Malgrado l’affermazione possa sembrare esagerata, diversi investitori in tutto il mondo sembrano aver fiducia nell’azienda. Recentemente Varjo ha raccolto 8,2 milioni di dollari in finanziamenti, sostenuti dal fondo EQT Ventures, in partnership con Lifeline Ventures, The Venture Reality Fund (The VR Fund), John Lindfors (DST Global), Foobar Technologies, Presence Capital Fund, Bragiel Bros e Sisu Game Ventures Oy

Nella presentazione Kontorri mostra come viene ottenuto questo risultato. Un normale display per visori VR si occupa della visione periferica (context display), mentre un display OLED ad altissima risoluzione (focus display) viene riflesso su un dispositivo di Varjo che permette di vedere entrambi i display allo stesso tempo. Grazie ad un sistema di tracciamento oculare questo dispositivo viene inclinato in tempo reale in modo da mostrare l’immagine ad alta risoluzione sempre nel punto che stiamo guardando.

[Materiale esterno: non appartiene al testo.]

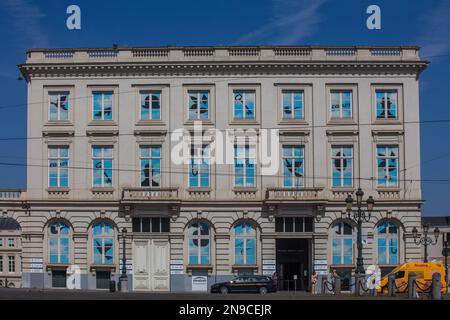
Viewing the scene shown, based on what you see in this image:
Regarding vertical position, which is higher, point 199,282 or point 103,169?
point 103,169

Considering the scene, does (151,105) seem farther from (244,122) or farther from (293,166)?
(293,166)

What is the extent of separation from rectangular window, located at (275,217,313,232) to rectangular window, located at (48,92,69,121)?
1757 cm

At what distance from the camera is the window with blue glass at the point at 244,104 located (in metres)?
66.0

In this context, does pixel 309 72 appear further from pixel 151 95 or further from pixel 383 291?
pixel 383 291

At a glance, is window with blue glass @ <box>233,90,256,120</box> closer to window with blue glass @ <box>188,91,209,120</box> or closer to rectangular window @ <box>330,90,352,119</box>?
window with blue glass @ <box>188,91,209,120</box>

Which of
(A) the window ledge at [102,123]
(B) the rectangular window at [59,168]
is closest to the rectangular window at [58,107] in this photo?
(A) the window ledge at [102,123]

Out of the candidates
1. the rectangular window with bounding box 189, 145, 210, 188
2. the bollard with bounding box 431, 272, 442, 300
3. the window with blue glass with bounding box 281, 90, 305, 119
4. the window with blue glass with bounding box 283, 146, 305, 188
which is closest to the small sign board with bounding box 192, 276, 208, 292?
the rectangular window with bounding box 189, 145, 210, 188

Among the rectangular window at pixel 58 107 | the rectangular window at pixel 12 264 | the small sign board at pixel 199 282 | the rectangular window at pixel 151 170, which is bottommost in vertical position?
the rectangular window at pixel 12 264

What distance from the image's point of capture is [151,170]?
65.7m

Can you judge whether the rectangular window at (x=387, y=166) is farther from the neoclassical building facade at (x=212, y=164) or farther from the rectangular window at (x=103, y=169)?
the rectangular window at (x=103, y=169)

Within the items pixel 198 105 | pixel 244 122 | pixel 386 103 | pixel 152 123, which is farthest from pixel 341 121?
pixel 152 123

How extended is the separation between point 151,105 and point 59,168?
824 cm

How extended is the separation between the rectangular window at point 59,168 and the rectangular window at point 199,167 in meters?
9.24
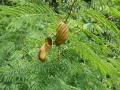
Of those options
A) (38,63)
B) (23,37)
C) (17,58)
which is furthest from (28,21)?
(23,37)

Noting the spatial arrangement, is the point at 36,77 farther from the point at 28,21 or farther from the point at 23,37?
the point at 23,37

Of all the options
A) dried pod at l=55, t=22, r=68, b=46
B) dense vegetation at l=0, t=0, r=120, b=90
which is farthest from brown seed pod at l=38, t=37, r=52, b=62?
dense vegetation at l=0, t=0, r=120, b=90

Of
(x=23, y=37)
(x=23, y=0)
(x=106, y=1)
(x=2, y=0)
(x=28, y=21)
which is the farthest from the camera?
(x=2, y=0)

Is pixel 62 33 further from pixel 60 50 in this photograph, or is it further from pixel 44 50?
pixel 60 50

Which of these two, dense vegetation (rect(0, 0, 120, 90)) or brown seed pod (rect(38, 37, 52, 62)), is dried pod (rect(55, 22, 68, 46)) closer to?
brown seed pod (rect(38, 37, 52, 62))

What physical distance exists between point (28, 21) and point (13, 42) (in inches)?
25.1

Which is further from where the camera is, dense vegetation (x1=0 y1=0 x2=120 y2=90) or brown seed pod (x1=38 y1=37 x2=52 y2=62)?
dense vegetation (x1=0 y1=0 x2=120 y2=90)

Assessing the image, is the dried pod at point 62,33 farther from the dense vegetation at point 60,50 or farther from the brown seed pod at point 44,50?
the dense vegetation at point 60,50

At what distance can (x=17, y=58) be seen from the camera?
187 cm

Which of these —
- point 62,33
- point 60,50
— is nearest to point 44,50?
point 62,33

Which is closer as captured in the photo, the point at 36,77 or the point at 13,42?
the point at 36,77

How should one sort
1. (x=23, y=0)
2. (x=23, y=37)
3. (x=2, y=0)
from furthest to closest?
(x=2, y=0)
(x=23, y=37)
(x=23, y=0)

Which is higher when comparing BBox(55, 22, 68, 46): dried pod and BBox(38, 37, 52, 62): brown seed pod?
BBox(55, 22, 68, 46): dried pod

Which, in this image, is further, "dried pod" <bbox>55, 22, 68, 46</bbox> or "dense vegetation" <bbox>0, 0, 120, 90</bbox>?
"dense vegetation" <bbox>0, 0, 120, 90</bbox>
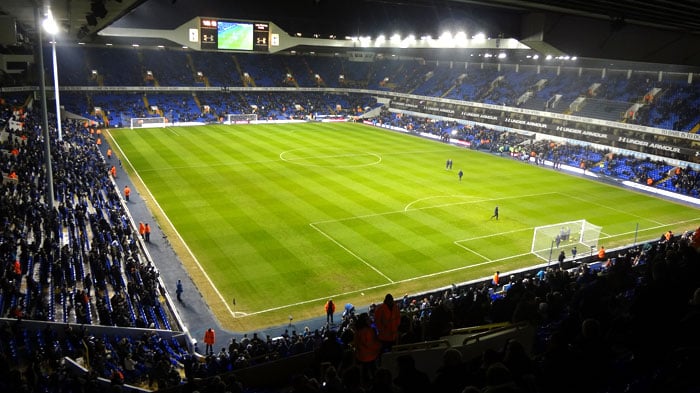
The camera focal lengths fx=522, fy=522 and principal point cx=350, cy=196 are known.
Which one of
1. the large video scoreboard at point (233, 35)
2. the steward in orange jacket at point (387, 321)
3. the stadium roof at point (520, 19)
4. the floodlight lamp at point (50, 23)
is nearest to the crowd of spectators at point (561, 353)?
the steward in orange jacket at point (387, 321)

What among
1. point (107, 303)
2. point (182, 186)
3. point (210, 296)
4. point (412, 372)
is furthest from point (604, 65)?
point (412, 372)

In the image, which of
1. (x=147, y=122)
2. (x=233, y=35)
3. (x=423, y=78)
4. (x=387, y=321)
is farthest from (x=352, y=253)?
(x=423, y=78)

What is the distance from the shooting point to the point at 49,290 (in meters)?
16.6

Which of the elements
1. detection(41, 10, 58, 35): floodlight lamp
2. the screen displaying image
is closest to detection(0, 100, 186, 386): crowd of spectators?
detection(41, 10, 58, 35): floodlight lamp

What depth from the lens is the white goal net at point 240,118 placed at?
64500 millimetres

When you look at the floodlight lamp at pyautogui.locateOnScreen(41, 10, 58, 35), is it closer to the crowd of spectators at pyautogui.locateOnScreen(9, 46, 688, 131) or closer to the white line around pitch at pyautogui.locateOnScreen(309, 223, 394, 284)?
the white line around pitch at pyautogui.locateOnScreen(309, 223, 394, 284)

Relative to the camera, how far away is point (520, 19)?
11852mm

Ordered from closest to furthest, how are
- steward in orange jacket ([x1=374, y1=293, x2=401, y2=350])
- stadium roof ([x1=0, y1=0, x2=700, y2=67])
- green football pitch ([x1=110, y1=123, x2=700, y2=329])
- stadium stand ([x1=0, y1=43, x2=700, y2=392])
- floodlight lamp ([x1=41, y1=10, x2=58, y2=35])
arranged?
stadium stand ([x1=0, y1=43, x2=700, y2=392]) < steward in orange jacket ([x1=374, y1=293, x2=401, y2=350]) < stadium roof ([x1=0, y1=0, x2=700, y2=67]) < green football pitch ([x1=110, y1=123, x2=700, y2=329]) < floodlight lamp ([x1=41, y1=10, x2=58, y2=35])

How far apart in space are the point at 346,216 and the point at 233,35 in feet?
59.1

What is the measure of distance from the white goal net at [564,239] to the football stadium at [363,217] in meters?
0.13

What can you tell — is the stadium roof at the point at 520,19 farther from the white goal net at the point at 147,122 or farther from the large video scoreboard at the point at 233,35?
the white goal net at the point at 147,122

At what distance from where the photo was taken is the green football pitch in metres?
20.1

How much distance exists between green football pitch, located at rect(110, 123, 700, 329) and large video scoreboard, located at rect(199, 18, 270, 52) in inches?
342

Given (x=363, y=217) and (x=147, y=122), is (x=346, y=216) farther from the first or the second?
(x=147, y=122)
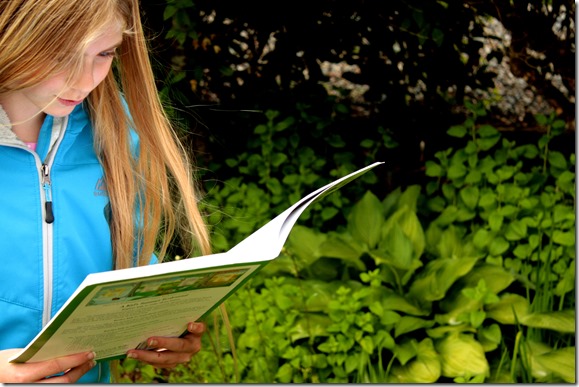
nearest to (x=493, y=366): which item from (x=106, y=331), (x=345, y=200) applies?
(x=345, y=200)

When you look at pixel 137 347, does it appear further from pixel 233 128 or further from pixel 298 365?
pixel 233 128

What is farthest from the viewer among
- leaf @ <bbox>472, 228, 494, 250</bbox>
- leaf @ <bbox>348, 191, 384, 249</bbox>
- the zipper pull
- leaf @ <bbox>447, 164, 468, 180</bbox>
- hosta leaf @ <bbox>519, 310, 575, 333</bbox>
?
leaf @ <bbox>447, 164, 468, 180</bbox>

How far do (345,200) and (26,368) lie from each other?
2539 mm

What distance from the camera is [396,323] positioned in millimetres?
3256

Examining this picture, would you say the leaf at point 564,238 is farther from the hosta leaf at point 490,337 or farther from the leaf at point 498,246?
the hosta leaf at point 490,337

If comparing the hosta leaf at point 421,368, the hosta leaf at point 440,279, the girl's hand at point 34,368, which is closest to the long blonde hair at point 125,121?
the girl's hand at point 34,368

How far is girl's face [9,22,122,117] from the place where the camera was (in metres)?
1.64

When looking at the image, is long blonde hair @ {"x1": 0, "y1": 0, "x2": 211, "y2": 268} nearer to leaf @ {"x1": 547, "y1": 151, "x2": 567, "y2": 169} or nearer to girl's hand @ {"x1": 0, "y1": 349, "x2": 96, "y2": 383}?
girl's hand @ {"x1": 0, "y1": 349, "x2": 96, "y2": 383}

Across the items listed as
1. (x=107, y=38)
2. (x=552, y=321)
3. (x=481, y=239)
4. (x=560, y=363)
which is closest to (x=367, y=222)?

L’occhio umano infatti è in grado di distinguere immagini ad alta risoluzione solo in una piccola frazione, centrale, del campo visivo, è il cervello che si occupa di mettere insieme tutti i pezzi della scena che esploriamo con il movimento oculare per ricreare mentalmente la sensazione di un’unica immagine ad alta risoluzione.

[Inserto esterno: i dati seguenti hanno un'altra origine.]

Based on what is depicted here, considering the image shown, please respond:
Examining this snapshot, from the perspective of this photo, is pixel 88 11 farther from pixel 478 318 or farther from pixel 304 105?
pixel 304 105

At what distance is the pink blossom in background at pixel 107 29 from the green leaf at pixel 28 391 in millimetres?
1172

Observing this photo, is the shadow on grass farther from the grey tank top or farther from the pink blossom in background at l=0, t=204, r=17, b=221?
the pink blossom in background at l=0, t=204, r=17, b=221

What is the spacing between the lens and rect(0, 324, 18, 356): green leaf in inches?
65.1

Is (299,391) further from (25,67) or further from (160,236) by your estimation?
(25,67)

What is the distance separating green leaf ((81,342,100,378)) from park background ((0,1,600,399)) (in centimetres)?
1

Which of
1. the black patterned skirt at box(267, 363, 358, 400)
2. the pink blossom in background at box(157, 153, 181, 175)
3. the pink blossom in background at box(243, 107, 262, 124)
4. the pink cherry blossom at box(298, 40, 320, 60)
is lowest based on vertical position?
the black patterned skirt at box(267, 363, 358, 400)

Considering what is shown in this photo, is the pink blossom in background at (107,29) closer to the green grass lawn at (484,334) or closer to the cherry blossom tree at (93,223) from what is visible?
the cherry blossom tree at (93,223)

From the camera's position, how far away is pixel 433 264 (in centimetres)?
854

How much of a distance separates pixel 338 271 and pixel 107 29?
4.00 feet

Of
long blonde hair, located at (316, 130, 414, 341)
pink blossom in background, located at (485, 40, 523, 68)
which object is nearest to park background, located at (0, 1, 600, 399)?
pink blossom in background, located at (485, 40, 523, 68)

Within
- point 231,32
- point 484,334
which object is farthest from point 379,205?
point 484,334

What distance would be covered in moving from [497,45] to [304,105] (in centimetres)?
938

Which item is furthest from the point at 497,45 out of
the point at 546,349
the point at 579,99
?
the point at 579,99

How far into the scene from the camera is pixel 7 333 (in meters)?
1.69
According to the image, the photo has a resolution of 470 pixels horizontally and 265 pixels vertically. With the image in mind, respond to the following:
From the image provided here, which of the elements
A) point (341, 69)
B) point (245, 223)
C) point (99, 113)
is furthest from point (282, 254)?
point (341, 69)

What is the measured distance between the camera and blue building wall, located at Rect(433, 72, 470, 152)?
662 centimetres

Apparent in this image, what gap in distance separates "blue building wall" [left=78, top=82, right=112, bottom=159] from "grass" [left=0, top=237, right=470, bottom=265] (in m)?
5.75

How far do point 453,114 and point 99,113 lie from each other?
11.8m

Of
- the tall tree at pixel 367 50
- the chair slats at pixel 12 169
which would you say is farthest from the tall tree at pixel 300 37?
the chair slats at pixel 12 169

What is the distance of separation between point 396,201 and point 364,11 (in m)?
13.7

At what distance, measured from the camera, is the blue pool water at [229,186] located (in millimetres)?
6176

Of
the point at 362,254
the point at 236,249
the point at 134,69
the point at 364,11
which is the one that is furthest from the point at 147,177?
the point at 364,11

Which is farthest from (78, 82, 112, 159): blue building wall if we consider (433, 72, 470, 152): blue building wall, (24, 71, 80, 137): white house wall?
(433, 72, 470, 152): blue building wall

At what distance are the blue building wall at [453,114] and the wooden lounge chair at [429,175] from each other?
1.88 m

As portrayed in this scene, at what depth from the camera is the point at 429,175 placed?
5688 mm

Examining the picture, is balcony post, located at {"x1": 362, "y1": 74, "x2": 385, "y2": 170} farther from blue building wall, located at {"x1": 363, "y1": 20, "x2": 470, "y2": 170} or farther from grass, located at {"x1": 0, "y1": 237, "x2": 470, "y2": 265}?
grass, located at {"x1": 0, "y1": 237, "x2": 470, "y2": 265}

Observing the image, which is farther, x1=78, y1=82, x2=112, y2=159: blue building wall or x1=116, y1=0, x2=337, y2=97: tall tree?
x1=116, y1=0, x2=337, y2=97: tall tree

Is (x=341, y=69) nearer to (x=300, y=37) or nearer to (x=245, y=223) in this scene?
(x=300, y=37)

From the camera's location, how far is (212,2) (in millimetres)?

Kontorri diche che la sua tecnologia sarà compatibile con Unity e Unreal Engine tramite plugin che renderanno molto facile l’implementazione da parte degli sviluppatori.

Un gruppo selezionato di aziende ha già ricevuto in test il visore, mentre un prodotto finale è previsto per la fine del prossimo anno.

Le specifiche attuali prevedono un visore con 100 gradi di FOV per il context display e 35 gradi per il focus display. Il context display sarà un classico 1080×1200 pixel per occhio a 90Hz di frequenza, mentre il context display, chiamato anche Varjo Bionic display, avrà una risoluzione di 1920×1080, sempre per occhio, e una frequenza di refresh ancora da determinare. A orchestrare il tutto ci sarà un sistema di tracciamento oculare a 100Hz. Il visore sarà compatibile con il sistema di tracciamento SteamVR con supporto per i controller di movimento.

La risoluzione effettiva percepita dovrebbe essere di 70MP, valore di molto superiore agli 1.2MP di Oculus e Vive.